A large, randomised study conducted among 150,000 women in India over a period of 15 years reports that biennial visual inspection with acetic acid (VIA), or vinegar, delivered by primary health workers, reduced cervical cancer mortality by nearly one-third (31 percent).

Cervical cancer is the leading cause of cancer death among women in many developing countries, where there is little or no access to Pap screening.

The researchers estimate this strategy could prevent 22,000 cervical cancer deaths every year in India and 72,000 in resource-poor countries worldwide.

“We hope our results will have a profound effect in reducing the burden of cervical cancer in India and around the world,” said lead study author Surendra Srinivas Shastri, MD, a professor of preventive oncology at Tata Memorial Hospital in Mumbai, India.

“This is the first trial to identify a cervical cancer screening strategy that reduces mortality and is feasible to implement on a broad scale throughout India and in other developing countries.
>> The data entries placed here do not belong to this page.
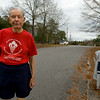 Bill Finch, 96, pauses for a portrait outside his home where he runs in the mornings.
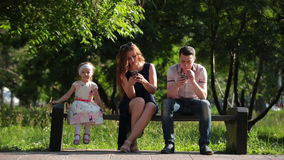 Family sitting on a bench with smartphones stock video footage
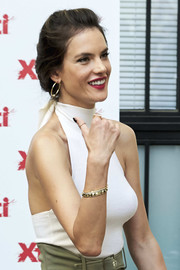 Alessandra Ambrosio attended the Xti presentation wearing a chic gold bangle by Established Jewelry.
Our trial used primary healthcare workers who can easily access women in the community, which is critical in India and other countries that lack sufficient nurses, physicians, and laboratory facilities. We are already working with state and national health authorities in India to make this screening strategy and health education available to women throughout the country.”

In this study, women aged 35-64 years with no prior history of cancer were randomly assigned to biennial screening with VIA (75,360 women) or no screening (76,178 women), which is the current standard of care in India given that the infrastructure does not allow for country-wide Pap screening.
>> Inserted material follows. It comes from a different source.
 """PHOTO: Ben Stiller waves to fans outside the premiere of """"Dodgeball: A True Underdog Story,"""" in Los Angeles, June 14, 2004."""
According to the authors, in accordance with international standards for clinical research – including cancer screening trials – interventions are tested against the local standard of care. The control group received one round of cancer education, at enrollment. Women in the control group were asked to report to the primary health workers any signs/symptoms of cervical cancer that they noticed on the basis of what they had learnt during the initial cancer education sessions.

The health workers then directed them to the Tata Memorial Hospital (where they received diagnosis and treatment at no cost) or to other nearby facilities of their choice. The screening group received four rounds of VIA screening and cancer education at 24-month intervals between 1998 and 2010. All trial participants were offered free cervical cancer treatment, if diagnosed.

The incidence of invasive cervical cancer was comparable in the two groups, (26.7 per 100,000 in the screening group and 27.5 per 100,000 in the control group), suggesting that screening did not lead to overdiagnosis. Screening with VIA resulted in a 31 percent reduction in cervical cancer-specific death rates (11.1 and 16.2 per 100,000, respectively).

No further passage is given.